The changes mean that if your machine has a kernel issue you will get an apport prompt as usual. As well as asking if you would like to report the problem to Launchpad like it does for other crashes it will ask if you would also like to report it to kerneloops.org. Passing the information through apport means that it can also be used on servers as well without running X.

Hopefully you will never see this improvement, but it's now going to be there for when those bugs do creep in.

Command support in bzr-builder

I've just implemented the most requested feature in bzr-builder (Hi Ted), command support.

Sometimes you need to run a particular command to prepare a branch of your project for packaging (e.g. autoreconf). I think this should generally go in your build target, but not everyone agrees, and sometimes there is just no other way.

Therefore I added a new instruction to bzr-builder recipes, "run". If you put

run some command here

in your recipe then it will run "some command here" at that point when assembling.

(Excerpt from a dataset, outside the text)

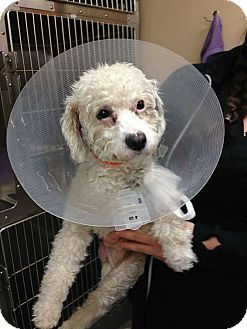 Detroit Mi Poodle Miniature Mix Meet Aarf Wheatley Needs Foster A Dog For Adoption Http Www Adoptapet Com Pet Miniature Poodle Pet Adoption Pets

Note that running commands that require arbitrary network access is still to be discouraged, as you don't know in what environment someone may assemble the recipe. I'd also advise against using commands unless you really need them, but that's obviously your call.

Distributed Development Video

I recently gave a talk to some fellow Canonical employees about where we are with the "Distributed Development" project. For that I made a screencast showing some of the Launchpad Codehosting features that you can now use for Ubuntu. Thanks to the Launchpad team for making this happen. We're still ironing out the remaining kinks that make it a pain to use, and getting all the packages imported, but it's possible to use them now.

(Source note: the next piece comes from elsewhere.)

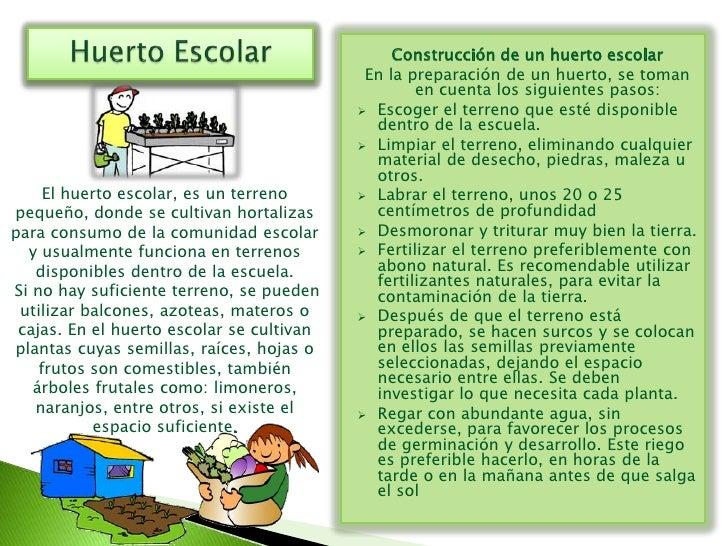 Pr cticas agroecol gicas for Factores para seleccionar el terreno para el vivero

The screencast has no audio unfortunately, but you can watch it and try and guess what I was saying. There's documentation available on the wiki as well.

One of the things the video shows is how to request someone review your change, i.e. how to get a change sponsored in to Ubuntu. I'm keen to have people test this, as it's not something I do very often now that I am a core-dev. Therefore if you want to help test then propose a merge and set the appropriate sponsor team as the reviewer, and I will prioritise it and you can give me feedback in return.

Note that a bug in Launchpad means that I won't get a notification when they are created, so feel free to drop me a line via email or on IRC until that bug is fixed next month. I'll continue to poll the lists though, so nothing will get dropped.

Daily Builds

As well as seeing use of PPAs for providing bug fixes, new upstream versions, proposed packages, testing etc., we are also seeing them used for providing daily builds of packages. For instance Fabien Tassin provides daily builds of lots of Mozilla-related packages and snapshots of Chromium in his various PPAs. Also, there is Project Neon, to provide daily builds of Amarok.

They massively lessen the barrier to using and testing code that is fresh from the fingers of the developers. They avoid you having to build a project from source every day, making sure to keep up with changes in dependencies. They allow you to be testing code almost as it is written, speeding up the feedback cycle to the developers, and potentially increasing the number of people involved in that feedback cycle.

In addition they allow you to verify bugs against the latest code, so that bug reports are of more relevance to the developers. If you so choose they can also be set up so that bugs are also tested with fewer distribution patches, further increasing the developers' confidence in the bug reports.

Mark had an idea for an elegant way to describe how to combine the code to produce the package, and we worked on producing a tool to follow the steps. You can find the result of this in the bzr plugin bzr-builder. I've documented how to use it on the wiki.

There's still more we can do to improve the process, and we have a lot to discuss about what makes a good daily package, and what the limits of them are. If you are interested in discussing this then please join the list of the dailydebs team in Launchpad.

I'm currently running the bzr-nightly-ppa using this tool, and have improved some things based on this, but more testing, feedback, and patches are always welcome.